*** Opening of Document extract ***
Is there a Wikipedia API just for retrieve the content summary?

Question

I need just to retrieve the first paragraph of a Wikipedia page.

Content must be HTML formatted, ready to be displayed on my website (so no BBCode, or Wikipedia special code!)

Wikipedia doesn't use BB code, it uses its own wiki markup code. — svick, Dec 19 '11 at 09:53
It doesn't work for every wikipedia article. https://ro.wikipedia.org/w/api.php?action=query&format=json&prop=extracts&titles=FC+Barcelona&exintro=1&explaintext=1&exsectionformat=plain — dumitru, Apr 20 '17 at 04:57

score 244 · Accepted Answer · edited Aug 13 '21 at 05:58

There's a way to get the entire "introduction section" without any HTML parsing! Similar to AnthonyS's answer with an additional explaintext parameter, you can get the introduction section text in plain text.

Query

Getting Stack Overflow's introduction in plain text:

Using the page title:

https://en.wikipedia.org/w/api.php?format=json&action=query&prop=extracts&exintro&explaintext&redirects=1&titles=Stack%20Overflow

Or use pageids:

https://en.wikipedia.org/w/api.php?format=json&action=query&prop=extracts&exintro&explaintext&redirects=1&pageids=21721040

JSON Response

(warnings stripped)

{
    "query": {
        "pages": {
            "21721040": {
                "pageid": 21721040,
                "ns": 0,
                "title": "Stack Overflow",
                "extract": "Stack Overflow is a privately held website, the flagship site of the Stack Exchange Network, created in 2008 by Jeff Atwood and Joel Spolsky, as a more open alternative to earlier Q&A sites such as Experts Exchange. The name for the website was chosen by voting in April 2008 by readers of Coding Horror, Atwood's popular programming blog.\nIt features questions and answers on a wide range of topics in computer programming. The website serves as a platform for users to ask and answer questions, and, through membership and active participation, to vote questions and answers up or down and edit questions and answers in a fashion similar to a wiki or Digg. Users of Stack Overflow can earn reputation points and \"badges\"; for example, a person is awarded 10 reputation points for receiving an \"up\" vote on an answer given to a question, and can receive badges for their valued contributions, which represents a kind of gamification of the traditional Q&A site or forum. All user-generated content is licensed under a Creative Commons Attribute-ShareAlike license. Questions are closed in order to allow low quality questions to improve. Jeff Atwood stated in 2010 that duplicate questions are not seen as a problem but rather they constitute an advantage if such additional questions drive extra traffic to the site by multiplying relevant keyword hits in search engines.\nAs of April 2014, Stack Overflow has over 2,700,000 registered users and more than 7,100,000 questions. Based on the type of tags assigned to questions, the top eight most discussed topics on the site are: Java, JavaScript, C#, PHP, Android, jQuery, Python and HTML."
*** Close of Document extract ***
What to produce
Copy the Wikipedia API thread word for word from "Using the page" to "(warnings stripped)", including both of those phrases.
*** Opening of Record set ***
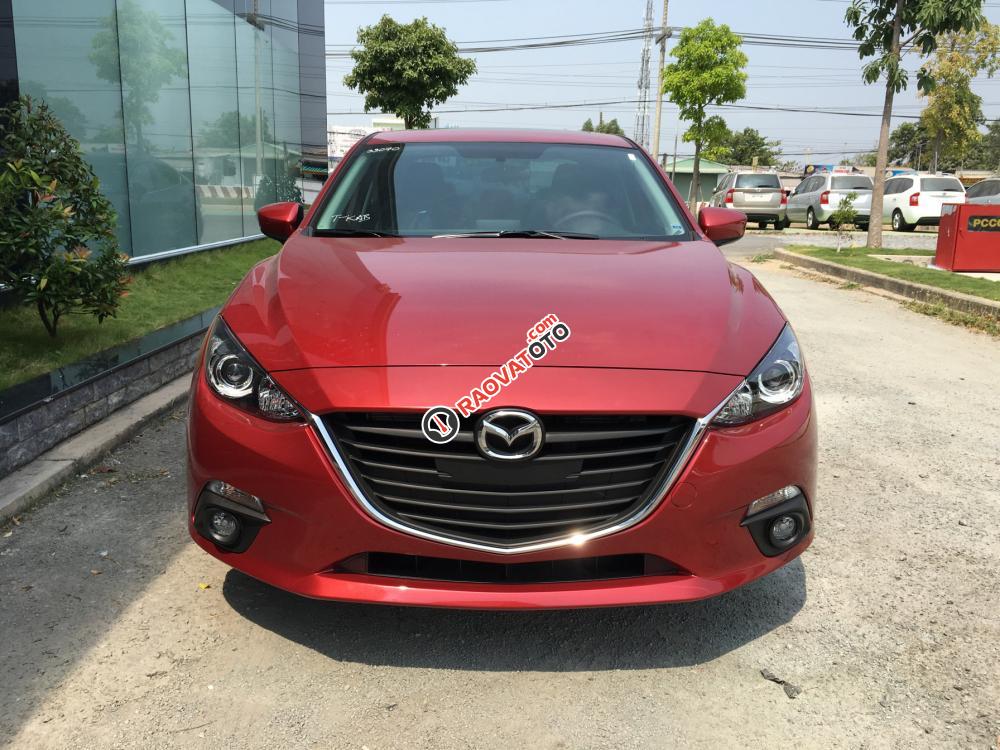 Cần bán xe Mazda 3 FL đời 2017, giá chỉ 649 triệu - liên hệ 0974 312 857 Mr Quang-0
*** Close of Record set ***
*** Opening of Record set ***
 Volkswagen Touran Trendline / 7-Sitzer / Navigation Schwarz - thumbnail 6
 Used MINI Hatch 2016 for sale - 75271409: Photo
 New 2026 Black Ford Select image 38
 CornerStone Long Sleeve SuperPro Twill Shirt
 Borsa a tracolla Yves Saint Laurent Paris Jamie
*** Close of Record set ***
Solution to this exercise
Using the page title:

https://en.wikipedia.org/w/api.php?format=json&action=query&prop=extracts&exintro&explaintext&redirects=1&titles=Stack%20Overflow

Or use pageids:

https://en.wikipedia.org/w/api.php?format=json&action=query&prop=extracts&exintro&explaintext&redirects=1&pageids=21721040

JSON Response

(warnings stripped)